» SOURCE PASSAGE
Last month’s spending cap deal brings more certainty to March 23 shutdown showdown

Lawmakers have spent the last four weeks finalizing appropriations for fiscal 2018, with the intent of packaging all 12 spending bills into one omnibus.

Lawmakers have eight legislative days to either a pass a budget or a sixth continuing resolution for fiscal 2018 before the March 23 deadline.

The deadline to avoid a third government shutdown this year is fast approaching. But unlike previous months, there’s more optimism in the air.

Congress already completed much of the more complicated work last month, when members passed the Bipartisan Budget Act of 2018. The budget act set spending caps for the next two years — at $300 billion higher than current levels — and extended current appropriations through March 23.

Lawmakers have spent the last four weeks finalizing appropriations for fiscal 2018, with the intent of packaging all 12 spending bills into one omnibus.

» DATASET SECTION
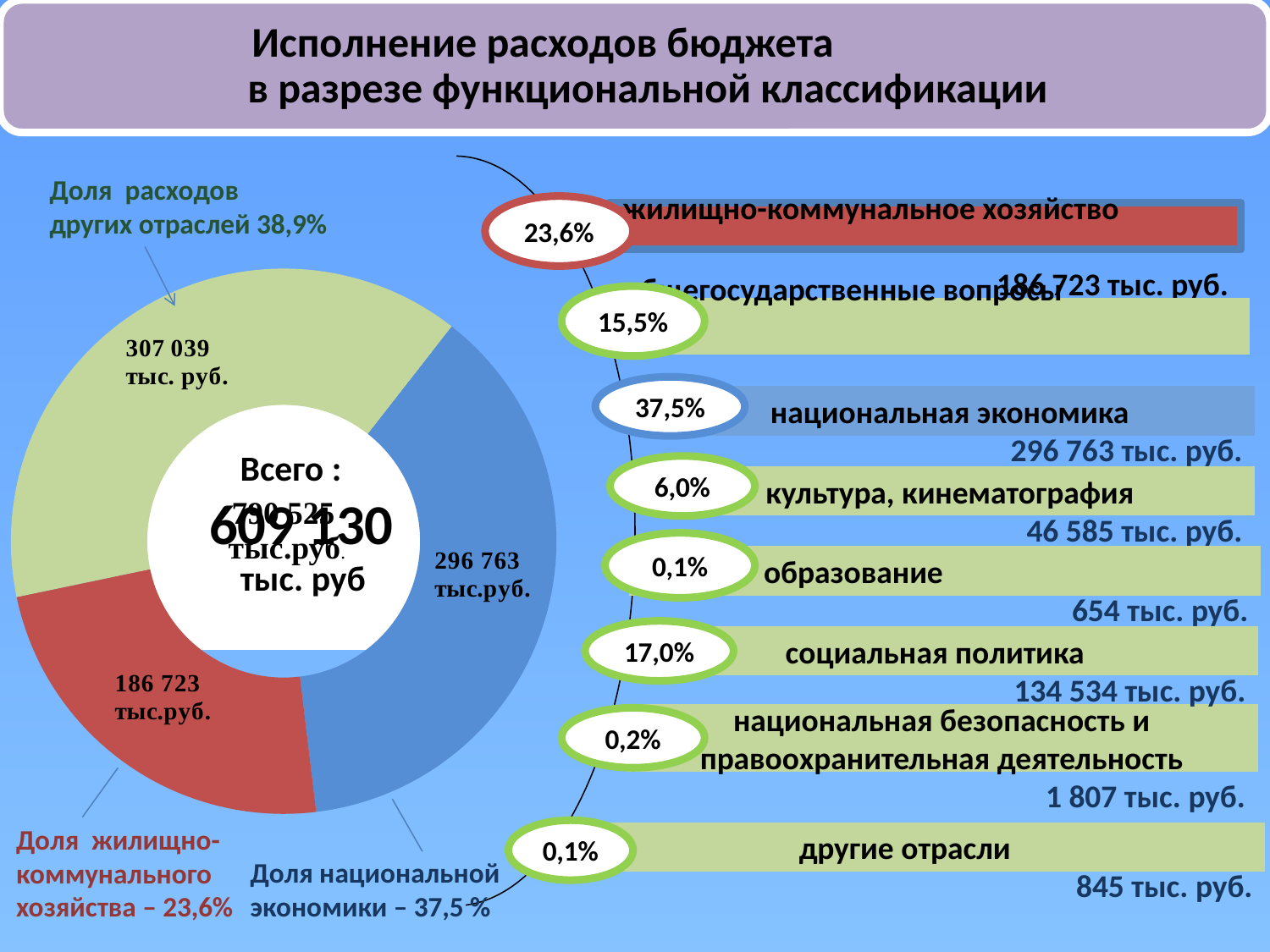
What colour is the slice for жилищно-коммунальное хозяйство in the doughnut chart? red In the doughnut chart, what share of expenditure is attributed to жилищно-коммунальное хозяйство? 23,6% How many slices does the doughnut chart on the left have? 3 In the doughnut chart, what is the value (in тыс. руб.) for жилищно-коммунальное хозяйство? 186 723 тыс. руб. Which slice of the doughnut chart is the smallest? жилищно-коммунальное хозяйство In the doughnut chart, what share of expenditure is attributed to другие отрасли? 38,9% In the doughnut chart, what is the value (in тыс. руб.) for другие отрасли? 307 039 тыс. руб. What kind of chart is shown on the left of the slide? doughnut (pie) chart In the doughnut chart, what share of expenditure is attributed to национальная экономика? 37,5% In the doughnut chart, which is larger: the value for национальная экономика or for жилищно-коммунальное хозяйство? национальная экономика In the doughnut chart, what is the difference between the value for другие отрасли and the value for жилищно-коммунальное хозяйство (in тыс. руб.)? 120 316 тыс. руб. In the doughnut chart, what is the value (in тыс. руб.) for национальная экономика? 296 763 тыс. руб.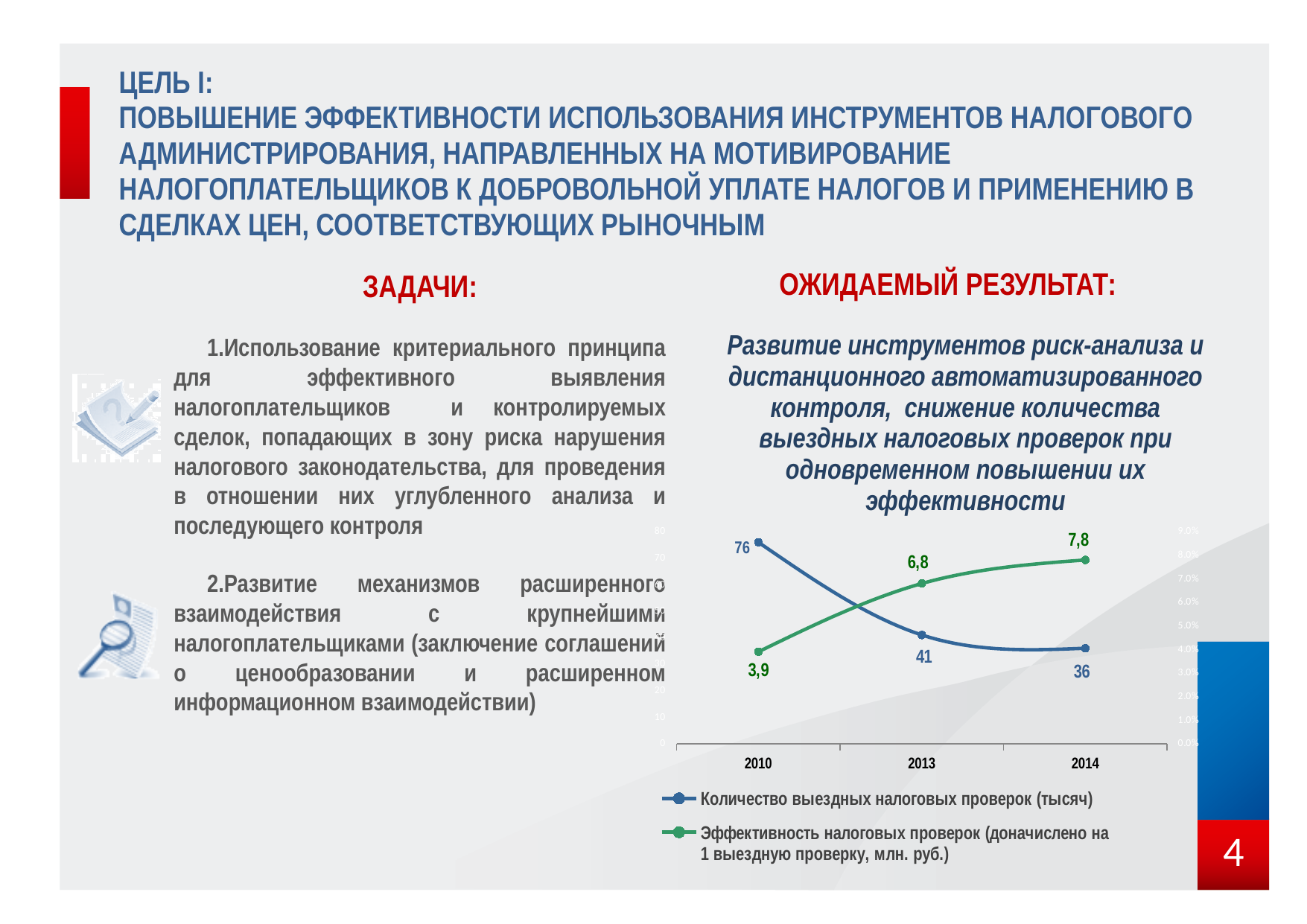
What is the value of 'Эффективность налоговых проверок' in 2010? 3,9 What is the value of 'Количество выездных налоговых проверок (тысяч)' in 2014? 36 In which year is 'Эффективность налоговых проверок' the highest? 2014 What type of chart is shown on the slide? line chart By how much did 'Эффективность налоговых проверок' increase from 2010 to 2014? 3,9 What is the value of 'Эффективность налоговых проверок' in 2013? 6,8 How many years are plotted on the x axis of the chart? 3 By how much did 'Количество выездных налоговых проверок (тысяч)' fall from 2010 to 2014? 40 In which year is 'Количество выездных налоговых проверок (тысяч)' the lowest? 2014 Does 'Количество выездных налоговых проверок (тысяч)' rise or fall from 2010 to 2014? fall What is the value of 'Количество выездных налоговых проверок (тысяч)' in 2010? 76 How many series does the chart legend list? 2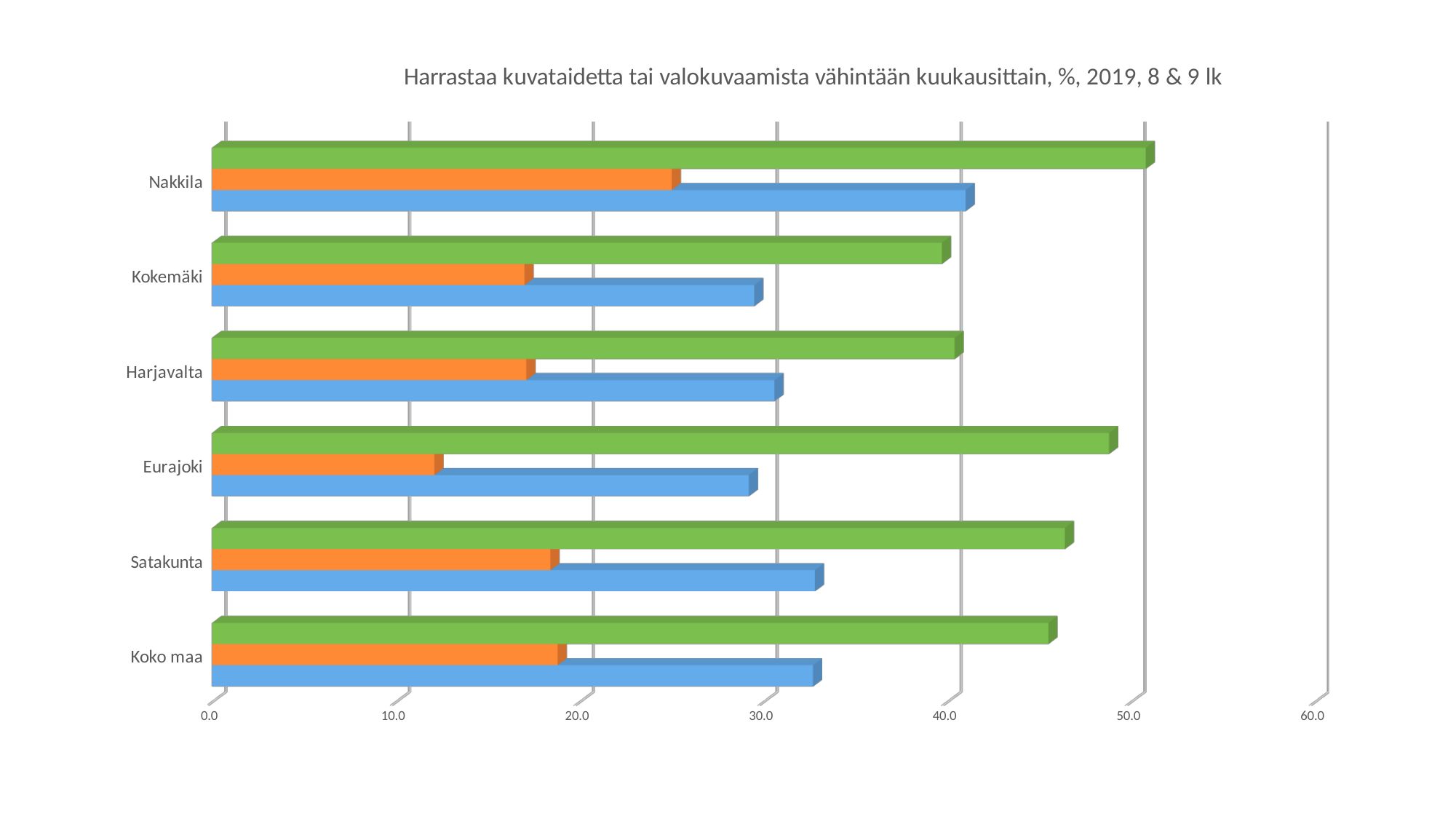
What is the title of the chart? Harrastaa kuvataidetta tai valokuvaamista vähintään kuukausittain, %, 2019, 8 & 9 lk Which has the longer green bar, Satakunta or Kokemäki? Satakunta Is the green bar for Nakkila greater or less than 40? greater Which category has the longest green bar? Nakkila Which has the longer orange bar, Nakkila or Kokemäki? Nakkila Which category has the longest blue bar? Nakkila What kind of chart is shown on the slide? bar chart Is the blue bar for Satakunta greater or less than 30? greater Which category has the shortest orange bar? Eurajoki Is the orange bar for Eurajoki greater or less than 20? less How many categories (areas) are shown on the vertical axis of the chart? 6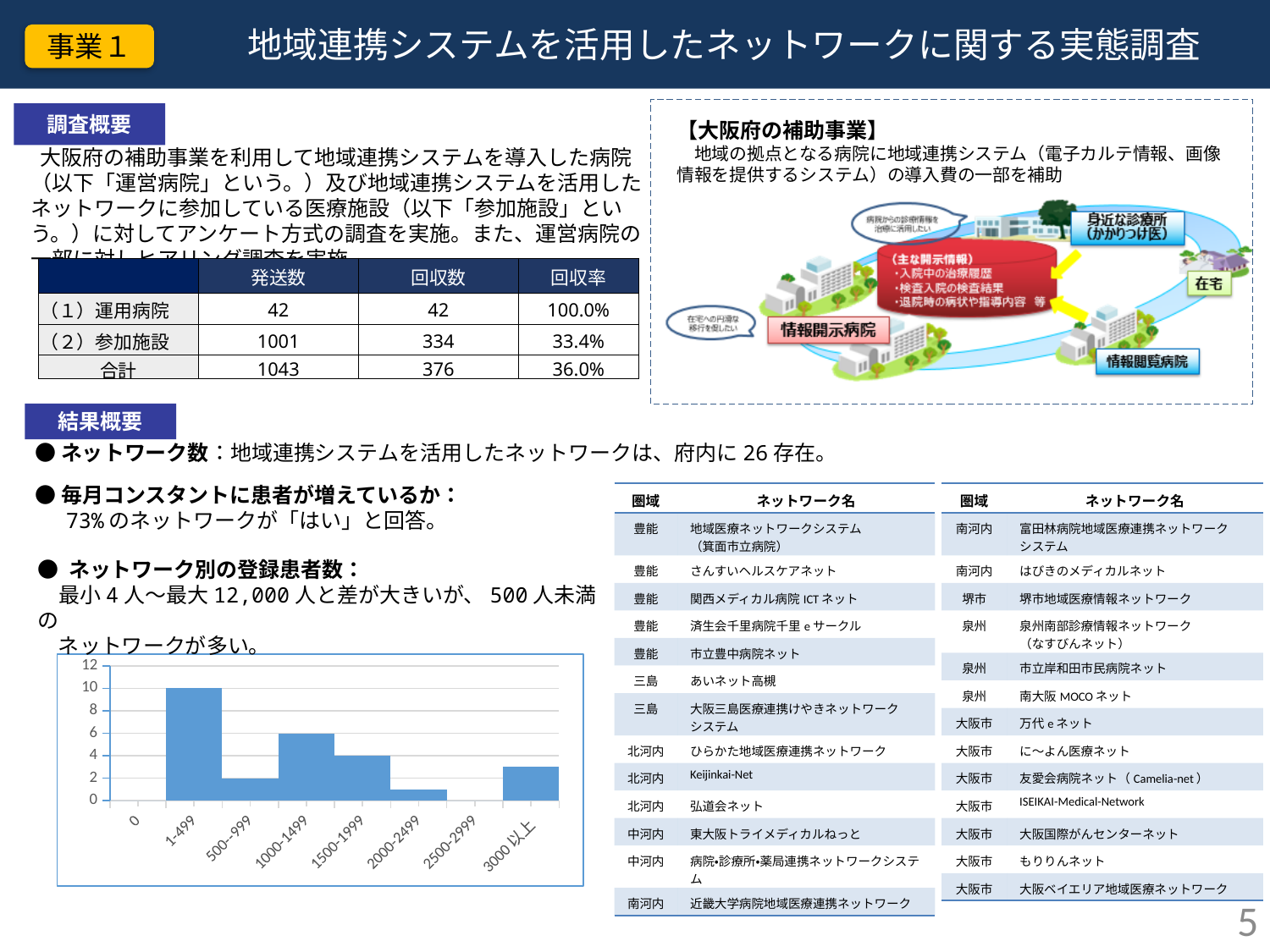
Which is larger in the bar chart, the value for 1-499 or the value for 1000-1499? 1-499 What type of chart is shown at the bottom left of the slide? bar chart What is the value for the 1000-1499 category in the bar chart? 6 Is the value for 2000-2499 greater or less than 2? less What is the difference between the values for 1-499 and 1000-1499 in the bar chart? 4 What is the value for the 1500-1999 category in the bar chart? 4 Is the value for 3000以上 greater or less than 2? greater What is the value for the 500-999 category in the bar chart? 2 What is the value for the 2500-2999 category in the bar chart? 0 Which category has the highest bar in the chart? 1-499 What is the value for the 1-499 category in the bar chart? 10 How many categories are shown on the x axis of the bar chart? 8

» WHAT YOU NEED TO DO
**A.** According to the article on the spending cap deal, how much higher than current levels did the Bipartisan Budget Act of 2018 set spending caps?
**B.** In the article on the spending cap deal, rewrite the part that begins at the words "Congress already completed" and stops after "through March 23.", putting "Lawmakers" in place of "Congress".

» EXPECTED OUTPUTS
**A.** $300 billion higher than current levels, for the next two years.

**B.**
Lawmakers already completed much of the more complicated work last month, when members passed the Bipartisan Budget Act of 2018. The budget act set spending caps for the next two years — at $300 billion higher than current levels — and extended current appropriations through March 23.